▼

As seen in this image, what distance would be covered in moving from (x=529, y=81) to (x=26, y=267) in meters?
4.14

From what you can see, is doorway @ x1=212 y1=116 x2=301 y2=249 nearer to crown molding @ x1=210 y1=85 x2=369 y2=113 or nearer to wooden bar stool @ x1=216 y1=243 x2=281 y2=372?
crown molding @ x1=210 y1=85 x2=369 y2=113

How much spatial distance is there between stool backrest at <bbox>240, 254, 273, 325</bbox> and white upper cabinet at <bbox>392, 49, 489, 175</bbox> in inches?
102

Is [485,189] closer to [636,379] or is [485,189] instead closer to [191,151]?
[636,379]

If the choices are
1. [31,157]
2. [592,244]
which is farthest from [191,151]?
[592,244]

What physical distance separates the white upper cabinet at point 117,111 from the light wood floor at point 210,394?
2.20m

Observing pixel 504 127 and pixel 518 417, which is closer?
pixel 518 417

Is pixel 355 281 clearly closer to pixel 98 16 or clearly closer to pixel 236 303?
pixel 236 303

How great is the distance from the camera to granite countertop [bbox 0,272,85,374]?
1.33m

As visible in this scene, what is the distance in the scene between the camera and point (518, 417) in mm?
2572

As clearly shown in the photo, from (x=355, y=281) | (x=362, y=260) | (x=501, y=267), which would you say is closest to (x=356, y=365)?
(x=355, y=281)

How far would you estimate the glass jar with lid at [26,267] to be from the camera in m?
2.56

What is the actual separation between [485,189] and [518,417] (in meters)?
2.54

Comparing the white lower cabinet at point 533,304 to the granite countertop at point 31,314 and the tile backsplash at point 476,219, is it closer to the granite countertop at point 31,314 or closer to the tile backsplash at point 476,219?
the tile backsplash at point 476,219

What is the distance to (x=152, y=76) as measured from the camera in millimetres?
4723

▲

= Aim =
Set down every line above again, word for word, with nothing changed or left out.

= Finished exercise =
As seen in this image, what distance would be covered in moving from (x=529, y=81) to (x=26, y=267) in meters?
4.14

From what you can see, is doorway @ x1=212 y1=116 x2=301 y2=249 nearer to crown molding @ x1=210 y1=85 x2=369 y2=113 or nearer to wooden bar stool @ x1=216 y1=243 x2=281 y2=372?
crown molding @ x1=210 y1=85 x2=369 y2=113

How much spatial distance is there between stool backrest at <bbox>240, 254, 273, 325</bbox> and white upper cabinet at <bbox>392, 49, 489, 175</bbox> in inches?
102

Is [485,189] closer to [636,379] or is [485,189] instead closer to [191,151]?
[636,379]

If the choices are
1. [31,157]
2. [592,244]
which is farthest from [191,151]?
[592,244]

What physical distance separates the white upper cabinet at point 117,111 from the light wood floor at point 210,394?
2.20m

Observing pixel 504 127 and pixel 518 417, which is closer?
pixel 518 417

Is pixel 355 281 clearly closer to pixel 98 16 or clearly closer to pixel 236 303?
pixel 236 303

How great is the distance from the camera to granite countertop [bbox 0,272,85,374]?
1.33m

As visible in this scene, what is the distance in the scene between the camera and point (518, 417) in mm?
2572

As clearly shown in the photo, from (x=355, y=281) | (x=362, y=260) | (x=501, y=267), which would you say is closest to (x=356, y=365)?
(x=355, y=281)

How far would you estimate the glass jar with lid at [26,267] to be from the camera in m?
2.56

What is the actual separation between [485,189] and [518,417] (in meters)?
2.54

Comparing the white lower cabinet at point 533,304 to the granite countertop at point 31,314 and the tile backsplash at point 476,219, is it closer to the granite countertop at point 31,314 or closer to the tile backsplash at point 476,219?
the tile backsplash at point 476,219

What is the distance to (x=152, y=76) as measured from the camera in millimetres?
4723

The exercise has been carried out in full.